Educación fuera del aula: ¿Por qué es urgente el desarrollo de la AMI?

El aprendizaje de niños, niñas y adolescentes no ocurre solo en las instituciones educativas. Si bien la escuela es un espacio fundamental para su formación no es el único lugar donde adquieren conocimientos, desarrollan habilidades o aprenden a relacionarse con su entorno. La familia, el entorno social y otros aspectos de la vida cotidiana también cumplen un papel importante en este proceso.
En ese entorno de aprendizaje también tienen un lugar cada vez más importante los medios de comunicación y las tecnologías digitales.
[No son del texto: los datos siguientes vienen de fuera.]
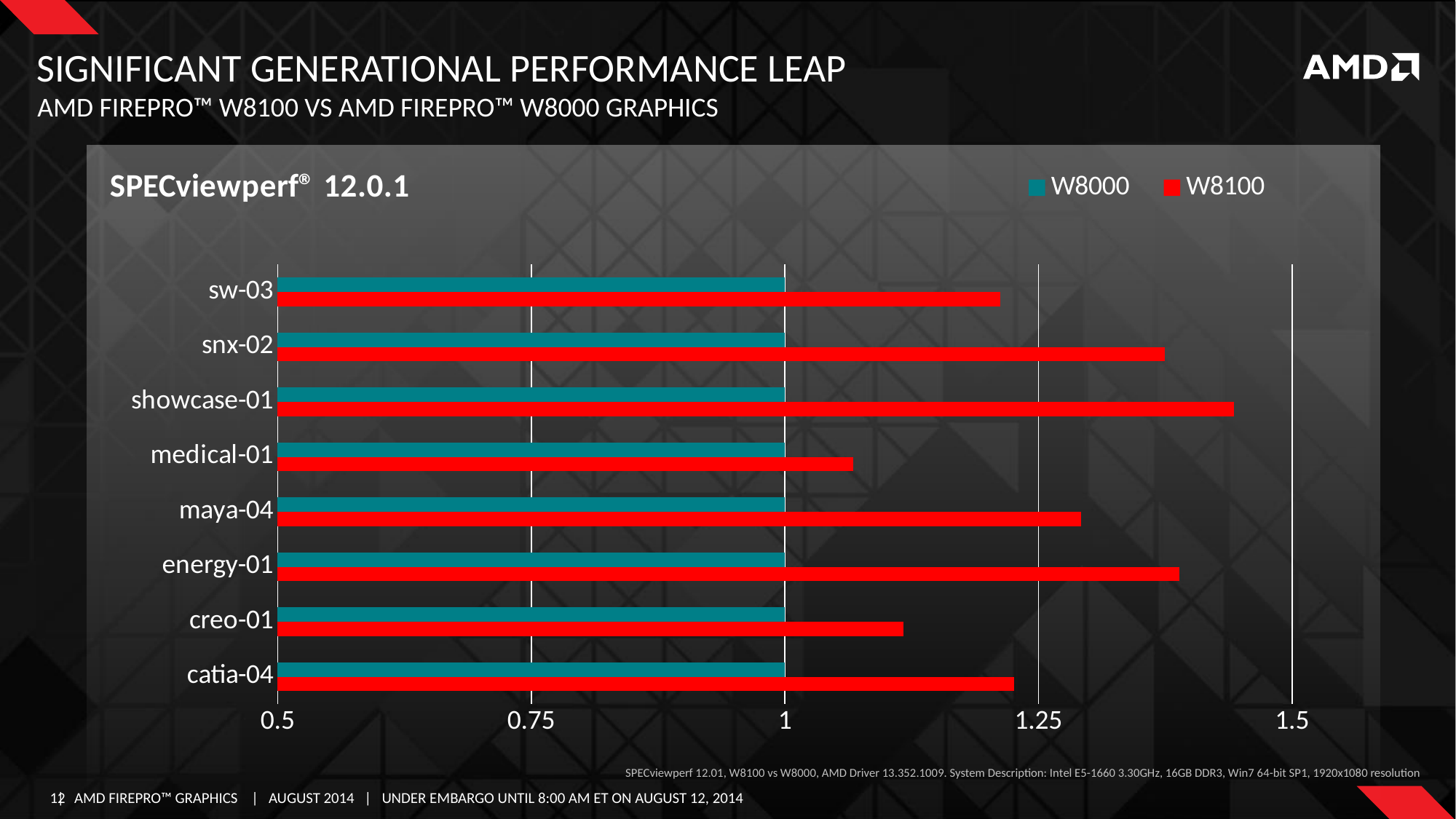
Is the W8100 value for creo-01 greater or less than 1.25? less What is the W8000 value for sw-03? 1 What kind of chart is shown on the slide? bar chart Which category has the highest W8100 value? showcase-01 How many series does the legend list? 2 Which has the larger W8100 value, energy-01 or maya-04? energy-01 Which category has the lowest W8100 value? medical-01 What is the W8000 value for catia-04? 1 How many benchmark categories are plotted on the chart? 8 What colour are the W8100 bars? red Is the W8100 value for showcase-01 greater or less than 1.5? less Is the W8100 value for snx-02 greater or less than 1.25? greater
La televisión, la radio y el internet, sobre todo las redes sociales, las plataformas digitales y los videojuegos, los ponen en contacto permanente con una gran variedad de información, ideas, opiniones y formas de entretenimiento.
El diagnóstico de la Alfabetización Mediática e Informacional (AMI) elaborado por CONCORTV (2023) ya advertía sobre la importancia que tienen los medios y las tecnologías digitales en la vida de la población y planteó la necesidad de fortalecer las capacidades para acceder, comprender y analizar críticamente los contenidos que circulan en estos espacios.
Las redes sociales, por ejemplo, no solo ofrecen entretenimiento. En ellas se encuentran noticias, opiniones, publicidad, contenidos educativos y también información falsa o manipulada. Los videojuegos, por su parte, pueden ofrecer oportunidades para la creatividad, la colaboración y el aprendizaje, pero también presentan riesgos relacionados con la privacidad, los contenidos inadecuados y las prácticas comerciales dirigidas a sus usuarios.
Según Laura León, docente e investigadora de la Universidad de Lima, los niños tienen capacidad de agencia en los entornos digitales donde crean cultura, reinterpretan la lógica y las dinámicas que ocurren en videojuegos como Roblox. “Los niños no son usuarios pasivos que solo siguen instrucciones, sino que resignifican el juego”, afirma.
Frente a este escenario, la AMI resulta fundamental, pues implica que un estudiante pueda preguntarse quién creó un contenido, con qué propósito, qué información utiliza para sustentar lo que afirma, qué intereses puede haber detrás y qué tan confiable es la fuente. También significa comprender cómo funcionan las plataformas, reconocer la publicidad y los contenidos patrocinados, proteger la privacidad y participar responsablemente en los espacios digitales.
Por ello no debe entenderse como un aprendizaje adicional, sino como una competencia necesaria para desenvolverse en la sociedad actual. Su desarrollo requiere involucrar a las instituciones educativas, docentes, familias, medios de comunicación y otros actores que forman parte del entorno de niños, niñas y adolescentes.